Один из краболовов, Джонс, кричит что-то в мегафон; из-за шторма не разобрать. Пиньерос направляет прожектор.

Вот! Я вижу Колина, метрах в пятидесяти! Его тело напоминает тряпичную куклу. Море, словно взбесившийся кракен, свирепо швыряет свою добычу на волнах.

Океанская пасть пытается проглотить меня целиком. Захлебываясь ледяной соленой водой, которая попадает в рот и в нос, я продолжаю плыть.

Разбушевавшееся чудовище, не желая отдавать добычу, использует против меня все средства: холод, многоэтажные волны, мокрый снег, ветер и темноту, которую неспособны рассеять прожекторы «Алакрити».

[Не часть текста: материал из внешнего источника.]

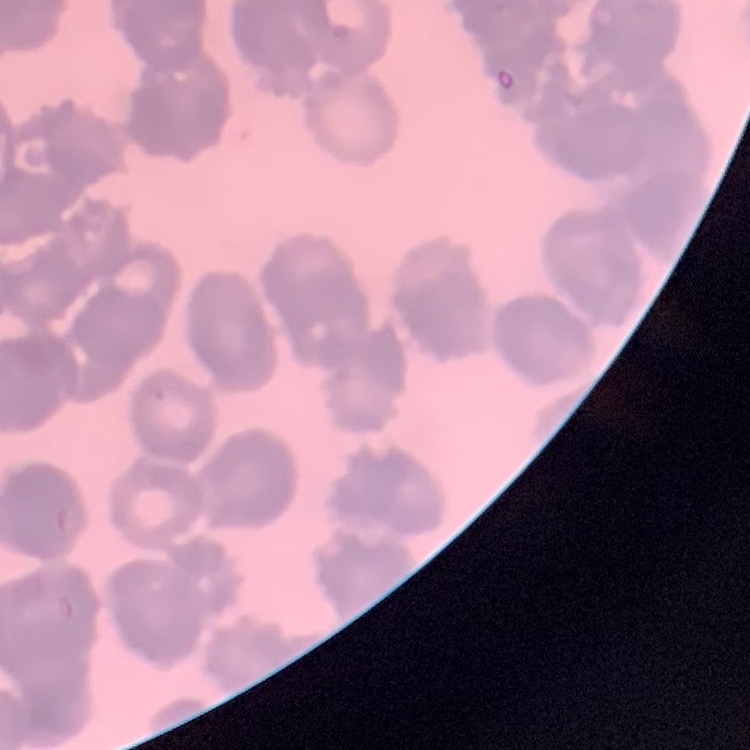
The erythrocytes exhibit rouleaux formation. One tile cut from a larger photomicrograph. Thin peripheral smear. Stained with either Field's or Giemsa.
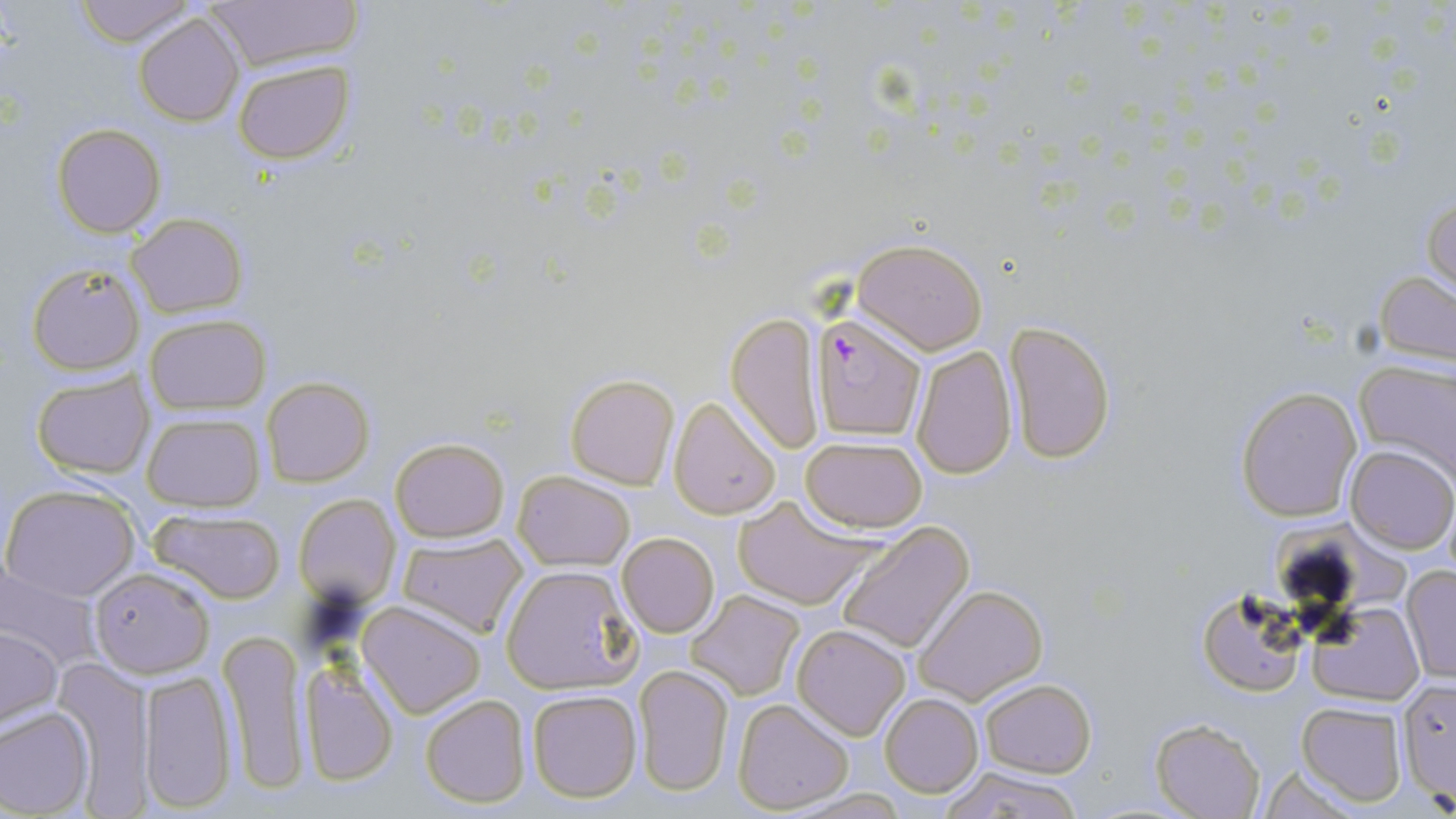 Approximate bounding boxes as (x1,y1)-(x2,y2) corner pairs in pixels. Uninfected red blood cell locations: (74,0)-(196,46), (201,0)-(361,69), (134,12)-(244,126), (233,60)-(352,164), (52,124)-(165,237), (1423,188)-(1455,301), (127,212)-(248,317), (852,239)-(988,354), (26,262)-(144,375), (1373,269)-(1456,370), (725,312)-(825,453), (144,314)-(270,415), (1003,319)-(1116,465), (911,344)-(1017,479), (1354,358)-(1456,485), (31,370)-(154,479), (564,373)-(680,489), (262,376)-(374,487), (1234,385)-(1363,523), (667,397)-(781,520), (141,411)-(265,512), (389,435)-(509,543), (800,436)-(928,531), (1346,445)-(1456,554), (513,469)-(635,570), (2,485)-(141,602), (293,494)-(401,609), (732,495)-(874,610), (147,505)-(286,604), (833,520)-(974,653), (396,532)-(530,639), (618,532)-(720,638), (2,563)-(105,675), (501,563)-(642,695), (1400,566)-(1456,684), (89,567)-(215,678), (912,583)-(1048,705), (687,590)-(805,702), (1199,590)-(1307,698), (358,600)-(487,718), (1309,600)-(1425,704), (792,624)-(911,741), (1,627)-(62,729), (218,628)-(309,794), (53,658)-(156,806), (296,662)-(399,786), (633,664)-(735,797), (138,668)-(237,812), (1396,678)-(1456,808), (979,679)-(1097,777), (526,689)-(642,804), (880,692)-(984,799), (420,694)-(532,809), (732,698)-(855,814), (1297,701)-(1408,807), (0,706)-(96,815), (1150,718)-(1266,818), (935,764)-(1085,819), (1251,765)-(1370,816). Plasmodium falciparum-infected red blood cell locations: (813,314)-(927,441). Slide-level diagnosis: Plasmodium falciparum. Image is 1456×819 pixels. Single field of view. May-Grünwald-Giemsa stain. 1000x magnification. Thin blood film. Optical microscopy.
Assess for malaria.
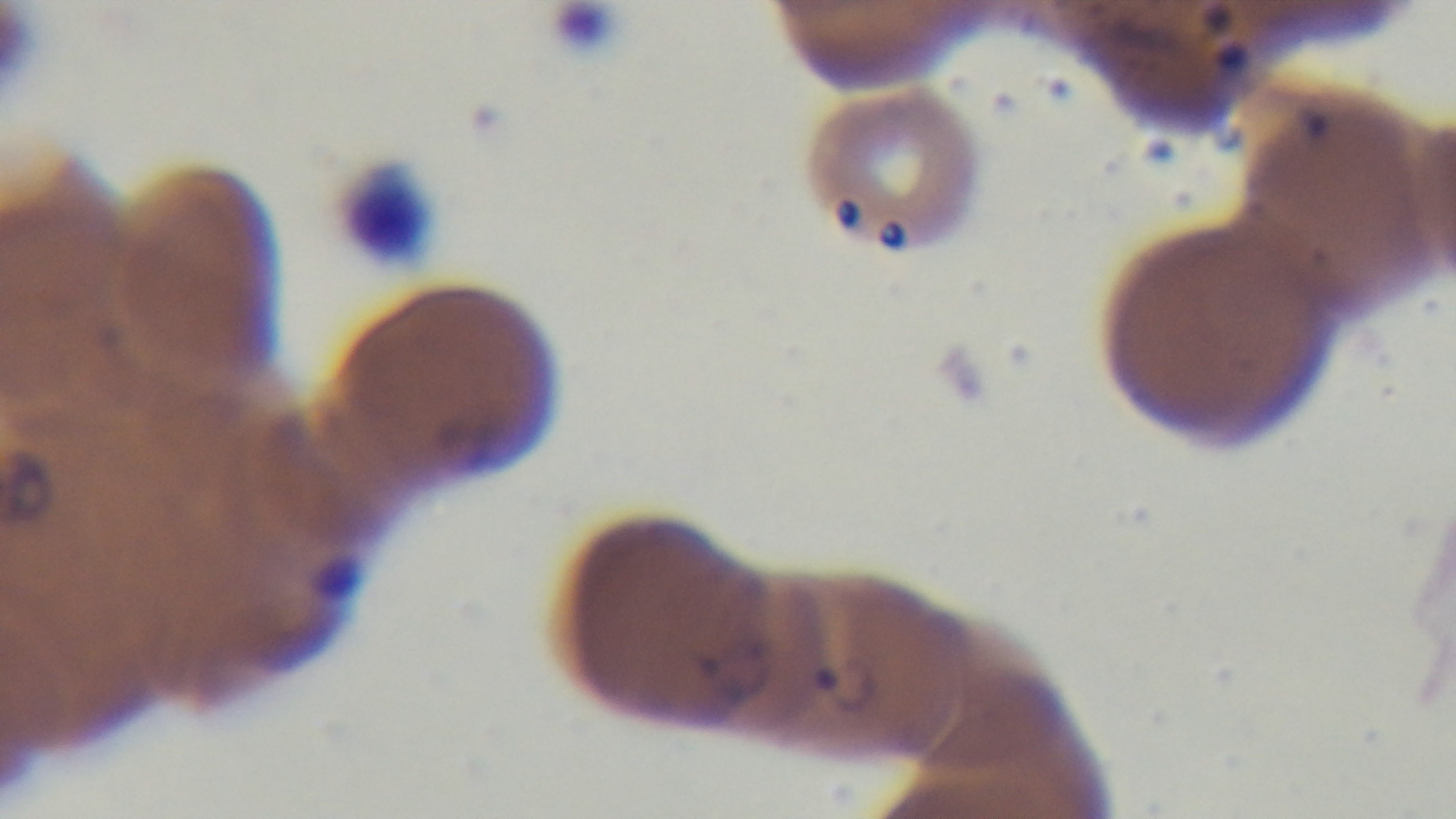
Positive.

Summary:
  - Objective: 100x oil immersion
  - Preparation: thin
  - Modality: light microscopy
  - Field of view: one from the slide
  - Stain: Giemsa
  - Capture: mounted 4K digital camera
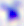 Toxoplasma gondii is shown. Micrograph. 400x magnification.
Report the malaria status of this cell.
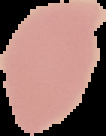
Uninfected.

preparation: thin blood smear
image_type: segmented cell region on a black background
image_size: 106×136 pixels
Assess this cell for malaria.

Я стискиваю зубы. «Не отдам его!» – мысленно кричу океану. Я всего в нескольких ярдах от Колина. В лицо бьют ледяные соленые иглы. Щиплет глаза, я ничего не вижу. На несколько секунд я забываюсь и вновь попадаю в Перл-Харбор: барахтаюсь в воде, отчаянно пытаясь спасти моряков. Воют сирены, воздух загустел от дыма. Я плыву, осознавая, что мои усилия тщетны, люди утонут, я не смогу их спасти…

Волны хлещут по лицу, ледяной апперкот вырывает меня из прошлого и возвращает в настоящее. Я не смог спасти своих людей в Перл-Харборе. А этого смогу.

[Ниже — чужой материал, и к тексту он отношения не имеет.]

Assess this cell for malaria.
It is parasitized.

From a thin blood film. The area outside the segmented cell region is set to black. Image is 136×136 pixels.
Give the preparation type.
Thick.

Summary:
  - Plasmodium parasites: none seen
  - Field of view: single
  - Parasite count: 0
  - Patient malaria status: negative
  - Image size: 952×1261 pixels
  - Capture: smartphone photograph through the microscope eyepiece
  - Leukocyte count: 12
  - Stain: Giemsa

– Это мой мальчик, ясно? – рычу я океану, пробиваясь ближе к Колину.

Его голова уходит под воду.

– Нет!

Захлебываясь новой порцией обжигающей соленой воды, я ныряю на ощупь, ничего не видя в пенной тьме, в том направлении, где скрылся Колин. Плыву изо всех сил и сталкиваюсь с безвольным, тяжелым телом. Обхватываю его руками и пробиваюсь наверх. Когда я выныриваю на поверхность и хватаю ртом воздух, океан, разъяренный похищением, ревет еще громче.

Я в изнеможении сражаюсь с бурлящими волнами, из последних сил пытаясь плыть. В воду летит спасательный круг.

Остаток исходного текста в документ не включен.